Iraqi soldiers opened fire on the speeding truck but could not stop it until it reached the unit headquarters and the driver detonated his explosives.
A Turkish Foreign Ministry official, speaking on condition of anonymity because he was not authorized to release the information, confirmed the meeting between Iraq's Deputy Foreign Minister Mohammed al-Haj Mahmoud and Turkish charge d'affaires Ahmet Yazal, but denied it was a "protest."
Amir al-Saadi, a 40-year-old vendor who works nearby, said the explosion flattened the army unit's headquarters building.
"The explosion was huge and caused the building to collapse," he said. "Police, soldiers and residents are searching for bodies and people who are still alive but buried under the rubble."

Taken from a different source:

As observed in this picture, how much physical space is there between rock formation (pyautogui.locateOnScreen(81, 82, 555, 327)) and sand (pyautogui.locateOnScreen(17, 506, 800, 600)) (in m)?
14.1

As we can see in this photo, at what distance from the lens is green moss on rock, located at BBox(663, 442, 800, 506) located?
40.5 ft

In Baghdad, a parked car bomb struck a convoy of Iraqi police commandos, killing one of them and a pedestrian and wounding seven other people, and gunmen elsewhere killed one policeman and wounded another while they were on a foot patrol.
A roadside bomb that apparently targeted a police patrol in eastern Baghdad instead struck a minibus, killing at least five people.
In Baqouba, the provincial capital of Diyala, two suicide bombers on foot blew themselves up at a police checkpoint, killing one policeman.
At least 767 Iraqi security personnel have been killed since a U.S.-Iraqi security crackdown began on Feb 14. During the same period immediately preceding the operation, at least 593 Iraqi security personnel were killed, according to figures compiled by The Associated Press. The actual number in both cases is likely higher as many killings go unreported.
An American soldier was killed Saturday by small-arms fire in Diyala province, north of Baghdad, the military said. The death raised to at least 3,502 members of the U.S. military who have died since the Iraq war started in March 2003, according to an Associated Press count.
Diyala, a hotbed of the Sunni insurgency, has become increasingly dangerous since the beginning of the Baghdad security operation nearly four months ago. Militants have fled the capital to avoid capture and forced the U.S. military to dispatch about 3,000 more American forces to Diyala from already overtaxed reinforcements arriving in Baghdad.
In Baghdad, sporadic clashes erupted for nearly two hours in Amil, a dangerous neighborhood that has divided into a predominantly Sunni western half and an eastern side controlled by Shiite militiamen.
The fighting began when Iraqi army patrols came under attack in the predominantly Sunni neighborhood and returned fire, an army official said, declining to be identified because he did not have the clearance to speak to the media.
The official said four civilians were wounded and the situation was brought under control with help from U.S. forces. The army official said the clashes occurred on the Shiite side.
A total of 73 people were killed or found dead across Iraq on Saturday, 24 of them bodies dumped in Baghdad. Most of those victims were killed with a shot to the back of the head and showed signs of torture.